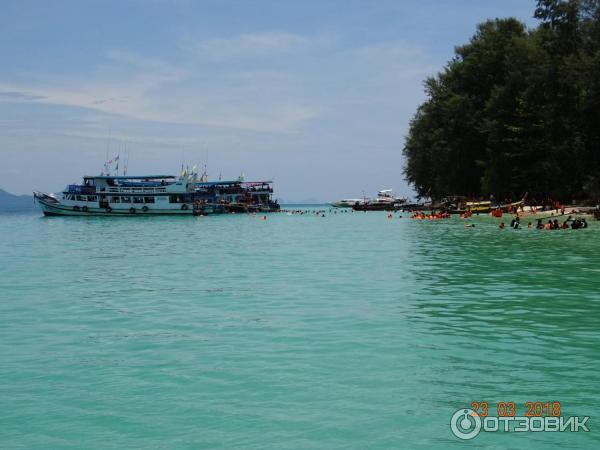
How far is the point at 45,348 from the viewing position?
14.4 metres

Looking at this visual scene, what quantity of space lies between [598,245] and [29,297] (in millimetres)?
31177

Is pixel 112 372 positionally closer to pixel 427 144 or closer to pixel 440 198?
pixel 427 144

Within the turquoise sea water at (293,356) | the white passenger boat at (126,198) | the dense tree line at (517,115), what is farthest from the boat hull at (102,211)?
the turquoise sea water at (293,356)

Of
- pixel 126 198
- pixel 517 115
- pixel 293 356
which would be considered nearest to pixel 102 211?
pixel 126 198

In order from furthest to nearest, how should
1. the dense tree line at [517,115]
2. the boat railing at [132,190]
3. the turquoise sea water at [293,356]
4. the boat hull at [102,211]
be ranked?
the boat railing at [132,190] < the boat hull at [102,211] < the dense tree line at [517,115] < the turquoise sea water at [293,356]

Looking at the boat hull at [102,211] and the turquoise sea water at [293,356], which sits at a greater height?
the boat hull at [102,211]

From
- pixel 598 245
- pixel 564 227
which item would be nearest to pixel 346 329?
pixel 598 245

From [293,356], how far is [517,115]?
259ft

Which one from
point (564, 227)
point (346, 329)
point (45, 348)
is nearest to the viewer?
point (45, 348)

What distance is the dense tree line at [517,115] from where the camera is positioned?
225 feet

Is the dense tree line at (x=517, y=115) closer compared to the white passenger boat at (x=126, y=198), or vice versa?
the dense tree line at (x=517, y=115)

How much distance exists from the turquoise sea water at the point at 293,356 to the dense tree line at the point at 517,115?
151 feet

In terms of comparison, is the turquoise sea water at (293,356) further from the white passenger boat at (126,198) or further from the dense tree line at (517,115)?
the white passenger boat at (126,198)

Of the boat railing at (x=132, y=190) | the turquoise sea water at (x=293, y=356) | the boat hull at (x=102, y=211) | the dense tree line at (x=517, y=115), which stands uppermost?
--
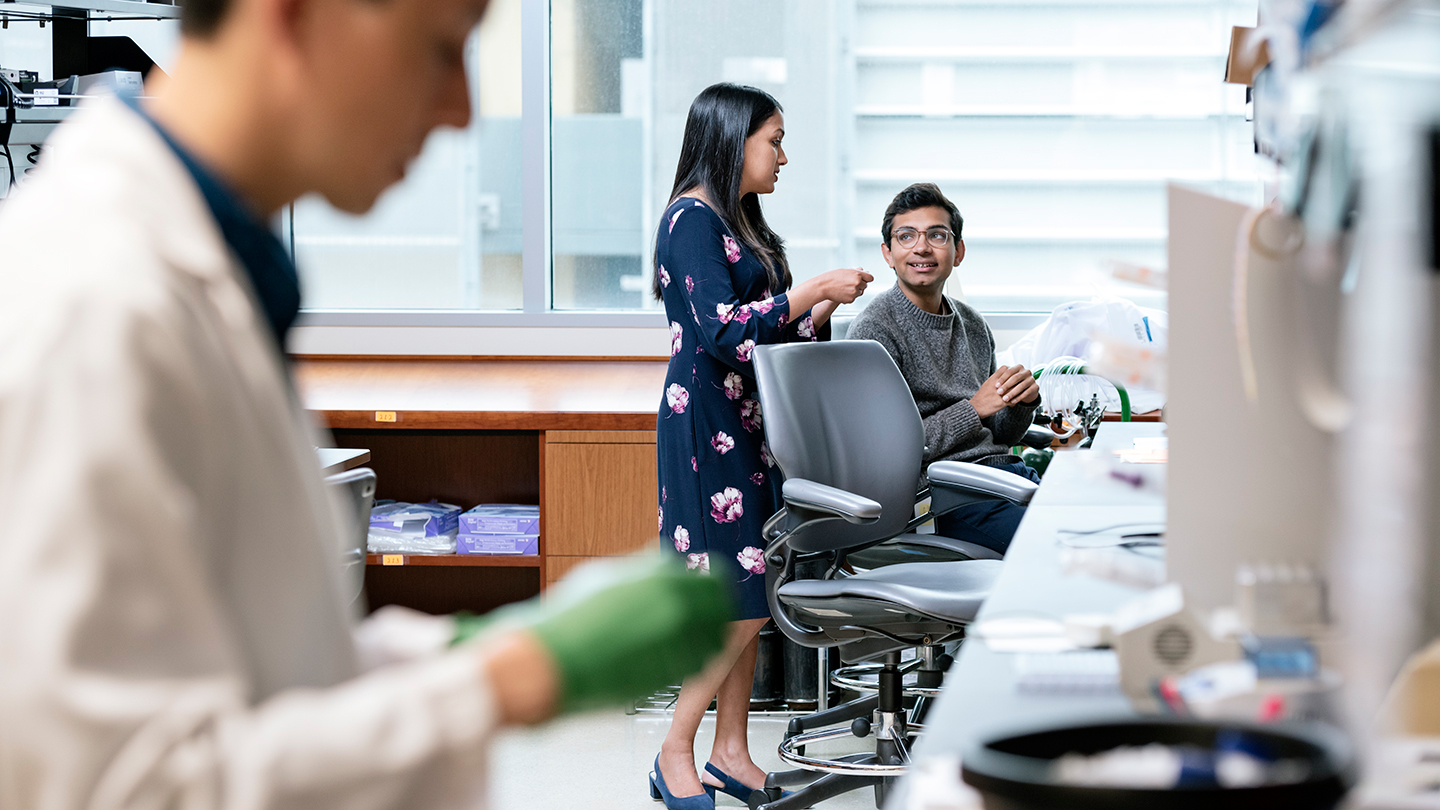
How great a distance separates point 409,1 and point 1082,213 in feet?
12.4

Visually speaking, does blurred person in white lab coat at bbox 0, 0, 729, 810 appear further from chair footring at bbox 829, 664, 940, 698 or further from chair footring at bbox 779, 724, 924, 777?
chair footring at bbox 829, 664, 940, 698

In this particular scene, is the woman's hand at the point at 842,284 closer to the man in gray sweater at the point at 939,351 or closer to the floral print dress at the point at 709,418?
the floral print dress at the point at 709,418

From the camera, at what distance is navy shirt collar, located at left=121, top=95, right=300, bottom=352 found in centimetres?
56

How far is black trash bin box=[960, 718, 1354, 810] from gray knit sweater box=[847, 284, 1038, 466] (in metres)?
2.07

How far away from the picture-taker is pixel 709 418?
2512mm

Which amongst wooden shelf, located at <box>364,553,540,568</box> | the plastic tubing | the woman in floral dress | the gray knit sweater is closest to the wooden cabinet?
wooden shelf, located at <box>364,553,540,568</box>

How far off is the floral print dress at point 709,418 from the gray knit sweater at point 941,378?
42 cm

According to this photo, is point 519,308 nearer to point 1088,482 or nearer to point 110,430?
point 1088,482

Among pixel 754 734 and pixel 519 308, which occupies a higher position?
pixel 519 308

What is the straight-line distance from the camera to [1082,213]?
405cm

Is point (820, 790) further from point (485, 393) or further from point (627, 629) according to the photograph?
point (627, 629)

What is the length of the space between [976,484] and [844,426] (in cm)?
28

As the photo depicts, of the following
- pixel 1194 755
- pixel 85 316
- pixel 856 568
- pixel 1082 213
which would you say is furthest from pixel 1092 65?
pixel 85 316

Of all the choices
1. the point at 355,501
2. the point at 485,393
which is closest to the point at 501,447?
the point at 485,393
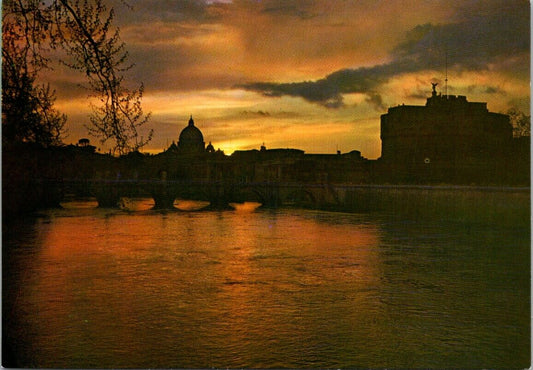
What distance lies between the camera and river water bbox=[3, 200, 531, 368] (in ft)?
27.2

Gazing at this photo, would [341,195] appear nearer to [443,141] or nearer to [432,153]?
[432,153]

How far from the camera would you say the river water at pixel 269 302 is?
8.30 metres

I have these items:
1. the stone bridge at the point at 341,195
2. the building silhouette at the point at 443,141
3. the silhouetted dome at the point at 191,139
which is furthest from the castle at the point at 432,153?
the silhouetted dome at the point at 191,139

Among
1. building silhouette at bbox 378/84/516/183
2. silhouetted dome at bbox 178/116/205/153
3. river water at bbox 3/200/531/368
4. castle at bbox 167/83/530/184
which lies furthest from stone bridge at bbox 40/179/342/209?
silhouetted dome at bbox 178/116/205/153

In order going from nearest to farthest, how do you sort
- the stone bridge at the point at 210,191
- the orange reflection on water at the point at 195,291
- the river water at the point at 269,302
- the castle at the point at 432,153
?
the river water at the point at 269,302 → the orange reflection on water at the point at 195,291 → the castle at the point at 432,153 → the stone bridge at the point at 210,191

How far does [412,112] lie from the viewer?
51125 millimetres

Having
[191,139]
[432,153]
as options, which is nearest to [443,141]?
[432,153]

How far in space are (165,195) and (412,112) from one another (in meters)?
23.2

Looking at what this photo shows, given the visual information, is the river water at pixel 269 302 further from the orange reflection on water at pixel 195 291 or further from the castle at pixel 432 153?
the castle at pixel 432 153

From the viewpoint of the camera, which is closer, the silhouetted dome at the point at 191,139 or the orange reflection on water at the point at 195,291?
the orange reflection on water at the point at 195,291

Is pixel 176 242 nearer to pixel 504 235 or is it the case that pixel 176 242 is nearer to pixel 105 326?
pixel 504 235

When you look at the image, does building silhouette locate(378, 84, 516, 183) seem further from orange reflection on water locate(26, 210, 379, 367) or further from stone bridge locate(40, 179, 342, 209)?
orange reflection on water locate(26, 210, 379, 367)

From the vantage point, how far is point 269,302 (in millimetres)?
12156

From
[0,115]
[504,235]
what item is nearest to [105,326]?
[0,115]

> What is asked
List each line of the listing above that contains the word "nearest". Case matters.

> Result of the task
which would be considered nearest to pixel 102 211?
In order from furthest to nearest, how should
which item would be nearest to pixel 346 329?
is nearest to the viewer?
In order going from nearest to farthest, how do you sort
as options, which is nearest to [443,141]?
what item is nearest to [105,326]?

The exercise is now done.